Quali consigli si sente di dare ai giovani che vogliono intraprendere la carriera di attore ?

“Di studiare. Sapere chi sono stati i cardini del teatro napoletano. Qualche tempo fa, in una compagnia di livello nazionale, giravamo l’Italia e parlando con alcuni giovani della compagnia si parlava di attori. Io chiesi chi fosse stato Tino Buazzelli e nessuno seppe rispondermi. Stiamo parlando di una colonna portante del teatro italiano. Credo che la stessa cosa cosa capiti anche con i grandi del teatro napoletano. Attori che hanno fatto la storia del teatro. Per affrontare questo mondo, andrebbero riscoperti questi grandi personaggi: Gennarino Palumbo, Pietro De Vico, Ugo D’Alessio e Geppino Anatrelli. E non fermarsi solo ai più grandi. Un volta buttatosi in questa splendida farina del teatro con Sciosciammocca , Pulcinella e Antonio Petito, allora ti rimane qualcosa dentro”.

Lei è giornalista pubblicista. Quali consigli si sente di dare agli aspiranti giornalisti ?

“ Ho avuto la fortuna di scrivere con continuità su un giornale. Ogni domenica avevo una rubrica di satira che si chiamava ‘O’ Pernacchio”, dove dissacravo le situazioni del momento. Il giornalista pubblicista non è meno del professionista, almeno non dovrebbe esserlo. Questo lavoro è un impegno totale per il pubblico. Anche il pubblicista entra negli occhi e nella mente di chi legge e deve rispettare quelle persone. Quindi, deve comportarsi da giornalista a trecentosessanta gradi. Significa essere rispettoso di quello che si fa, al pubblico a cui si rivolge. Non mettere se stesso davanti alle notizie, non credere di essere nella parte della ragione, che la nostra è pur sempre un’opinione, per quanto accreditata e valida, è pur sempre una parte di noi che spinge. Dipende anche dal settore. È un lavoro come l’artista. Va sempre affrontato alla luce della gioia e della bellezza. Ovviamente, la bellezza intesa come verità”.

Quali consigli le dava Luciano De Crescenzo sul set del film “Così parlò Bellavista”?

“Devo dire la verità: dava pochi consigli, non solo a me. La sera prima di girare le scene, ci incontravamo e ci raccontavamo come avremmo voluto farle. Lui dava spazio alla nostra fantasia, quindi diciamo che siamo cresciuti insieme. Naturalmente, su un corpo già ben definito: il corpo della sua sceneggiatura, della sua stesura, della sua filosofia di vita di quello che voleva raccontare. Si è messo a nostra disposizione con umiltà e impegno. C’è stato un momento in cui lui si è scontrato con la produzione: perché la produzione avrebbe voluto altri attori al posto di alcuni di noi. Lui disse: di no alla produzione. Questi sono i miei attori”.

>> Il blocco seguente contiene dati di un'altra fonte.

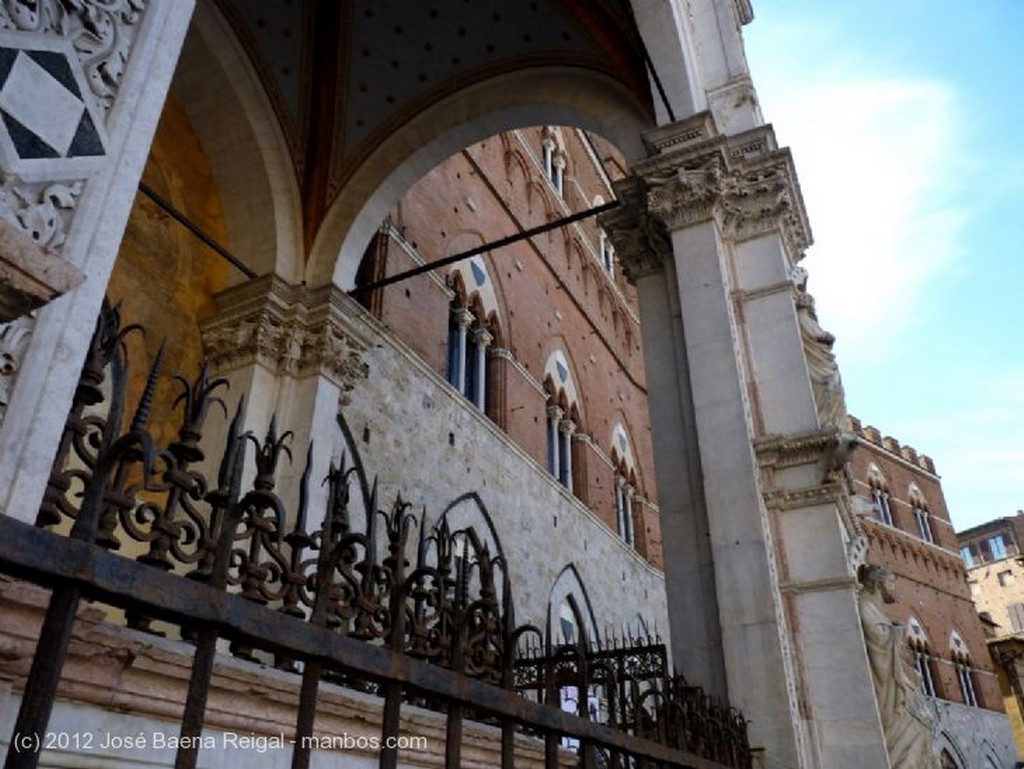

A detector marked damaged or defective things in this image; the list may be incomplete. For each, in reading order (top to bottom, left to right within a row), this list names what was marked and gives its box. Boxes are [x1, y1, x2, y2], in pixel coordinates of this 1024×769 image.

rusty metal bar [354, 201, 614, 294]
rusty metal bar [0, 514, 720, 765]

Ci può raccontare qualche aneddoto inedito su “ Così parlò Bellavista di Luciano De Crescenzo ?

“ Non credo che ci sia qualcosa di inedito. Forse, l’aneddoto riguardo la produzione che vide la scena della lavastoviglie di Maria Confalone, diceva che era una scena troppo napoletana e che andava corretta o tolta. Luciano disse alla produzione: se toccate la scena, il film non lo faccio più. Era assai convinto di ciò che facevamo. Lui arrivò a minacciare lo sciopero per quella scena. Alla fine quella scena è diventata una scena cult del film”.

Un’ultima domanda prima di salutarci: quali saranno i prossimi progetti per il teatro ?

“ Sto lavorando da qualche tempo alla messa in scena del dramma ‘L’uomo dal fiore in bocca’ di Luigi Pirandello. Credo che possa concretizzarlo l’anno prossimo”.